He has a tenuous grasp on the scene, feeling as though it keeps slipping from his fingers every time she speaks. They're in an otherwise-empty conference room, sitting across from each other at the long table and trying to rehearse their lines together. And Tilda is tactful, giving Skandar a decent chance to get to grips with things, not mentioning the trouble he's clearly having.

But eventually she speaks up, perhaps losing her patience with him. He can't blame her.

"What's the problem, little man?" she asks, eyes twinkling, and the use of the old nickname sends a tingle down Skandar's spine.

"Oh no, no problem," Skandar lies, grinning brightly back at her and flipping back to the beginning of the scene in his script.

"Skandar," says Tilda, taking the script from his hands and placing it down on the table between them. She rests her elbow on the table, chin in hand, and looks at him with an expression that quite clearly says—to him, at least—'cut the bullshit'. In fact, she looks at him for so long that he starts to get seriously uncomfortable.

"What?" he asks eventually, letting out an anxious laugh.

"Skandar, we've been rehearsing for more than twenty minutes now, and it's really a very short scene," Tilda says. "I know you can do better than this."

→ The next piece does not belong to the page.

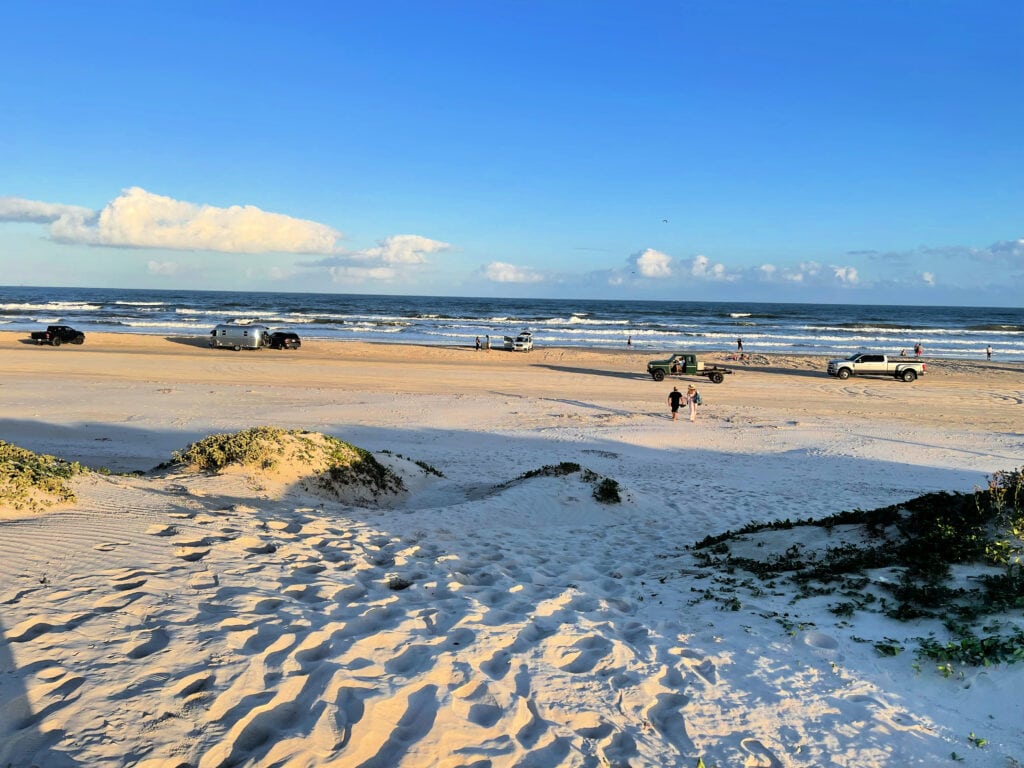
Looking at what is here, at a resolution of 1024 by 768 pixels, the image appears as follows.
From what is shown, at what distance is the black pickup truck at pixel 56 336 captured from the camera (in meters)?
43.1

She sounds concerned rather than disappointed, but he finds himself apologising anyway. "I'm sorry. I know. It's just—this scene. Don't you think it sounds a bit—" he says, and trails off, not sure exactly how to phrase it. Not sure _what_ it sounds like.

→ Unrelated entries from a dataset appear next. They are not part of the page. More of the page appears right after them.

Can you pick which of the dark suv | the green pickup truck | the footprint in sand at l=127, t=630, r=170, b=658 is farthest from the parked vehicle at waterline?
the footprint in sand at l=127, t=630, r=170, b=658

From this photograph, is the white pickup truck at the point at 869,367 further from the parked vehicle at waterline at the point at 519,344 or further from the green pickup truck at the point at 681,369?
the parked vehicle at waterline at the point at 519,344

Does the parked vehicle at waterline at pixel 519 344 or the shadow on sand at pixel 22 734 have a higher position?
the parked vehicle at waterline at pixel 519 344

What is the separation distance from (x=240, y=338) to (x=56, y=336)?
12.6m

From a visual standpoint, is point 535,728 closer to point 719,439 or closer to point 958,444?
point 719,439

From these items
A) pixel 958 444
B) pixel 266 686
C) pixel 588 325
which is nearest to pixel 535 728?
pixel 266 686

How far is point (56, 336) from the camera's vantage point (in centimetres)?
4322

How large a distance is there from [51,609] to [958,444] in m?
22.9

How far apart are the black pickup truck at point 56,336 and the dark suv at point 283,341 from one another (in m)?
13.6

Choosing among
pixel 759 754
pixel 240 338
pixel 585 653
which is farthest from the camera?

It doesn't help that her eyes are on him, curious and scrutinizing. And his heart sinks, because god, this is how it's always been. He thought maybe it would be different this time, now that he's eighteen and this is their third time working together. But she's always been such a _presence_ in his life, and he can't avoid that, can't seem to act casual with her no matter how hard he tries.

He remembers sitting in a sleigh with her at twelve years old, blushing as the rest of the cast and crew teased him, called her his girlfriend. He remembers how he'd giggle and squirm and tell them to shut up, and how he'd still be bright red when Andrew called _action_ , and she was unfazed, just smiling at him in amusement, cocooning him in her furs. He remembers how he'd get so embarrassed and uncomfortable that he'd almost be unable to say his lines. 

Seems not much has changed since then.

And maybe it's unfair, but suddenly he's _angry_ at her, like it's _her_ fault he feels this way. Because she's the one who's such a distraction, and it's not fair for her to be so composed, acting so bemused by his behaviour. 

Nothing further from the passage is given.